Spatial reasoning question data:
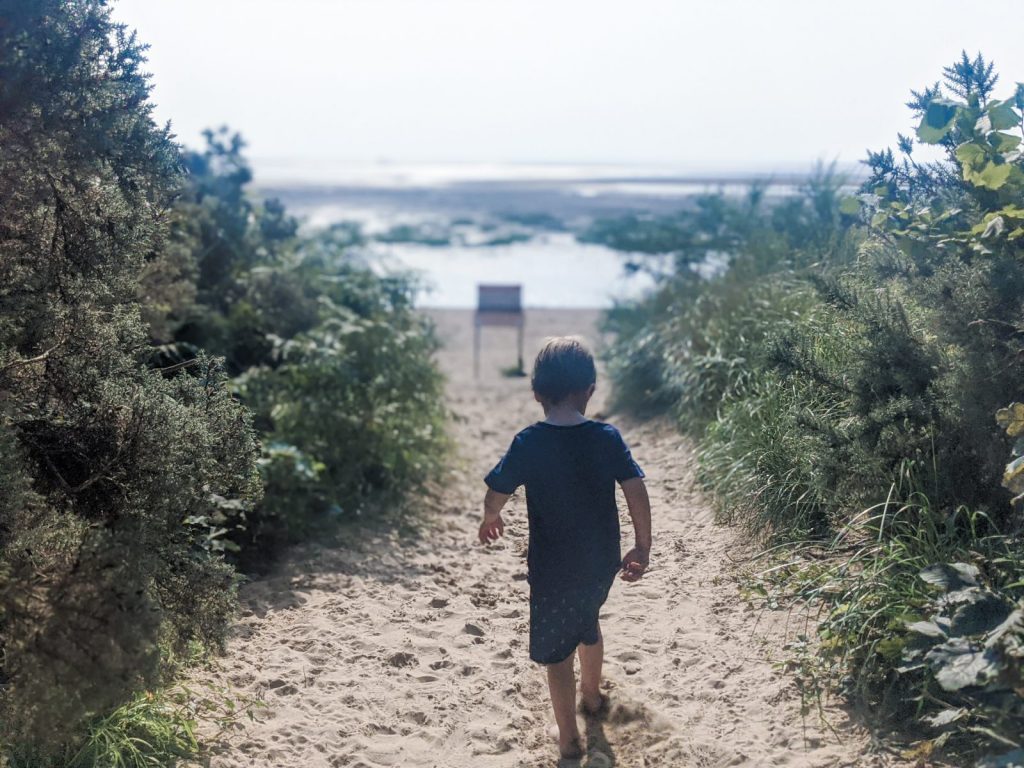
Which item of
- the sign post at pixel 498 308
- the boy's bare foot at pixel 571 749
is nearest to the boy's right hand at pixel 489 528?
the boy's bare foot at pixel 571 749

Work instructions:
Copy the text of each item above word for word, leaving out the pictures.

Response:
Which item of
- the sign post at pixel 498 308
- the boy's bare foot at pixel 571 749
is nearest to the boy's right hand at pixel 489 528?
the boy's bare foot at pixel 571 749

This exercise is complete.